SOURCE EXCERPT:
·····

# Rookie-Deep water advice needed (Long post)



## CBRSLIMT (Jul 2, 2012)

New to the Forum. Was sent here by several members of kawieriders.
I've got a 2012 Kawi Brute Force 750i. Snorkeled, EPI clutch springs, radiator relocated, Outlaws 29.5x10 in front, 29.5x12 in rear. I had it lifted 3 inches with 32' black mambas, but after destroying 4 CV "cages" (stock axles) and shredding 3 belts, I decided to drop down to 29.5 outlaws and took the lift off completely. I may lift it back up later when I buy some better axles and I need to improve my riding skills at stock height first. Fairly new to the big quad scene. Used to have a Honda 400 foreman and a honda 450ex. So this is a huge quad in comparison. 
So basically, I'm a noob. Could really use some helpful tips and advice. Would love to be able to get in the nasty stuff you guys get into and know what i'm doing. This will be kind of a long post, but I'm trying to give as much detail as i can so you guys can give me the best advice possible.

I've been practicing my riding "control" in a pond in the woods right near my house. It's actually a great pond to learn in because it's only 2-3 feet on one end, and gradually gets deeper as you go towards the other end. The other end is 8-10ft. Not going there obviously. 

Anyway, I've been getting a little more brave this past week, and going a little deeper each day. Getting a feel for the bike and how it reacts in the deeper water. All was well until day before yesterday when I accidently rode into a drop off that instantly went from about 4 feet to at least 6.5 feet deep. My first reaction was panic, but i quickly regained my senses and tried to figure out my options. I've watched LOTS of videos on youtube of guys getting their quads deep, and watched closely how they control them in similar situations, so I did as much as i could remember as quickly as I could. I tried to throttle it slowly so that the rear tires would find the bottom and I was ok at first, but then bike suddenly started to tip to the right. Not sure why.. Uneven bottom maybe? I tried to jump over to the left side to bring it back up but it wasn't happening. (I'm only 5'6 135lbs) So I did the only thing I could and jumped in the water (drowned my brand new HTC inspire phone lol which i thought I left at home!) and literally had to swim for a few seconds and hold the right side of the quad up to keep it from swamping. It came VERY CLOSE to swamping. The water line was less than an inch from the top of my right snorkel. I finally found some ground under my feet and got it leaned back over.. 
However, I quickly realized I had a new problem. I was on my tippy toes,nose deep in water trying to guide the bike toward the shallower water and by this time it had floated to the top, which would have been great, except the rear end floated up much higher than the front, which in turn started to push the front end underwater and left me with basically NO control at all. At this point I had no idea what to do. I couldn't get on it because it would tip over, and i couldn't push the rear end down. I'm not sure if this was the RIGHT way to handle it, but what i ended up doing was putting it in 2wd and giving it gas, which brought the rear end back down and I hopped on and slowly crawled it out of the deep water. Needless to say, I went home after that and had to reboot my brain. lol 
I feel like I need to apologize again for the long post..

·····

TASK A:
In the forum post about deep-water quad riding, how deep was the drop-off the rider accidentally rode into?
TASK B:
Carry on writing the forum post about deep-water quad riding, starting right after its last sentence.
The lines are separate material with no connection to the forum post.

SUPPLIED MATERIAL:
·····

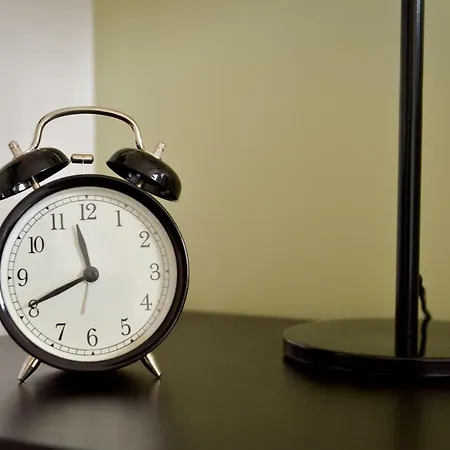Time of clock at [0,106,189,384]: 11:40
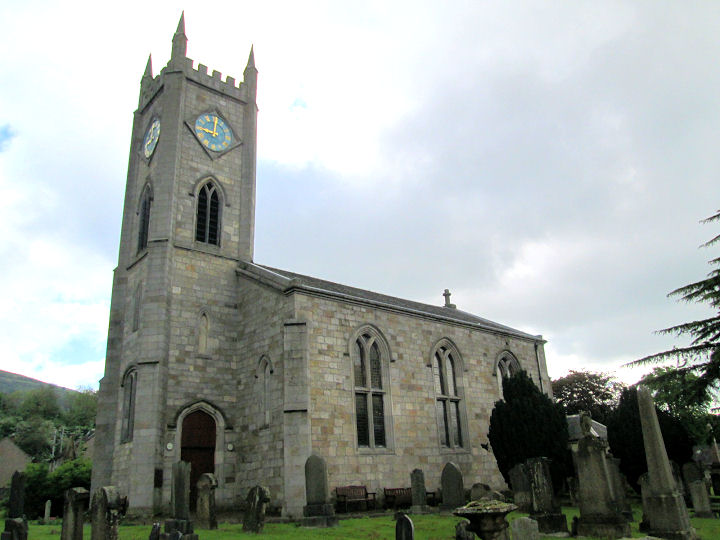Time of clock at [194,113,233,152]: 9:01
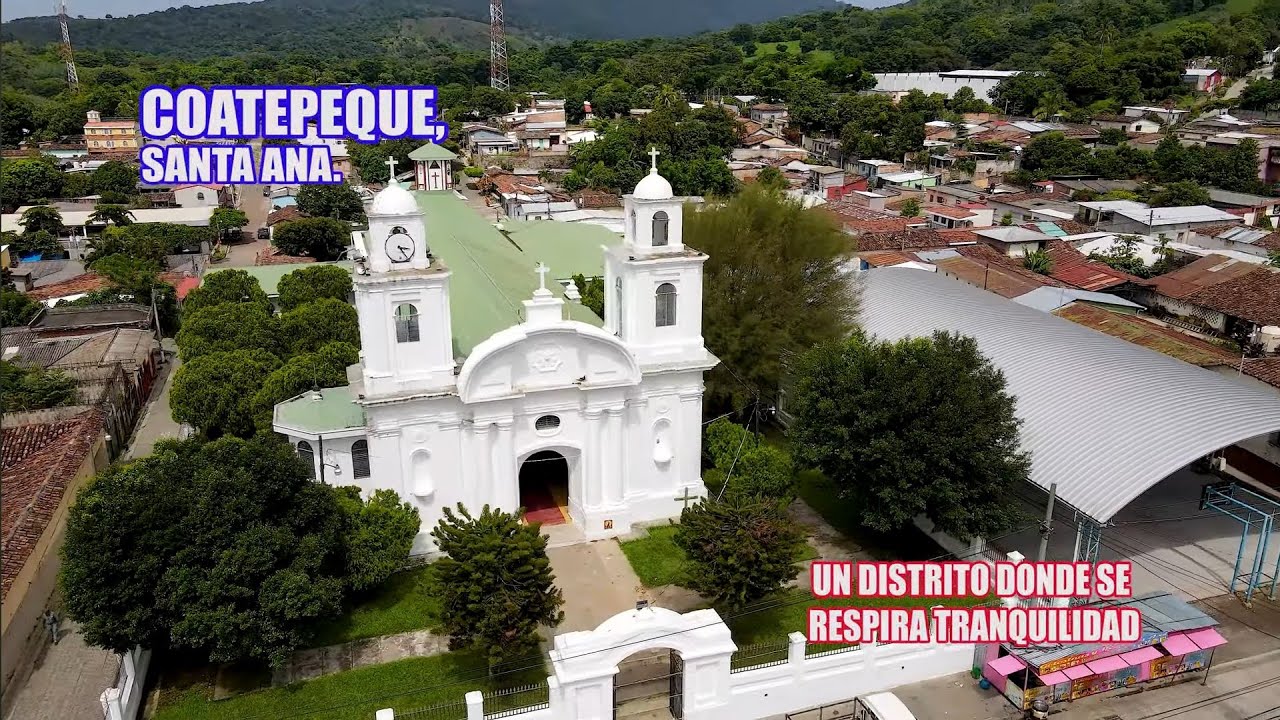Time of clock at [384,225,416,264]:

·····

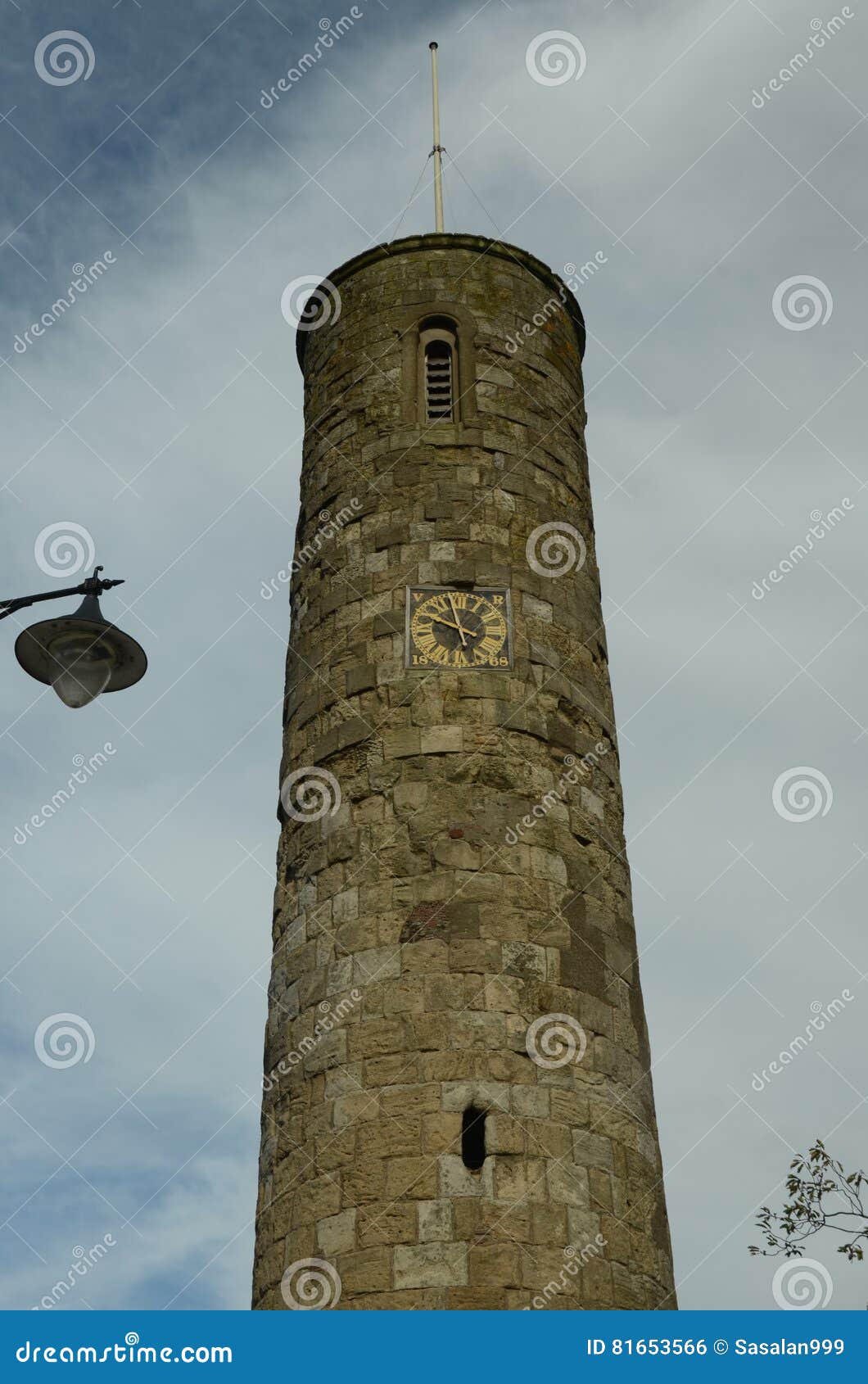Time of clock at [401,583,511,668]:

·····

EXERCISE RESULT A:
It went from about 4 feet to at least 6.5 feet deep.

EXERCISE RESULT B:
So here's my question. First, What is the best way to handle a tip over in deep water as soon as you feel it start to tip? Usually I just see guys move to the opposite side of the quad and that's all it takes. But I'm not 200lbs, so that doesn't exactly work out for me.. Am I just simply too small or is more about skill and technique? 
Secondly, Is it normal for the rear of the quad to float MUCH higher than the front? Is this because the bike is heavier in the front? Or is it because there's more air in the rear tires since they are wider than the front ones? Any way to correct this, or is it just considered normal? What tire pressure do you guys recommend when riding in deep water? 

If you took the time to read this, I greatly appreciate it, and would love to hear any advice or any helpful tips you guys might be able to give. 
Thanks!


----------



## CBRSLIMT (Jul 2, 2012)

By the way, I'm from Hammond, Louisiana. If any of you live close by and want to bring your quad over and come school me, I've got a pretty good pond to play around in and a couple hundred acres of open field and trails that I've got permission by the owner to ride on right down the street.


----------



## bigblackbrute (Jun 3, 2009)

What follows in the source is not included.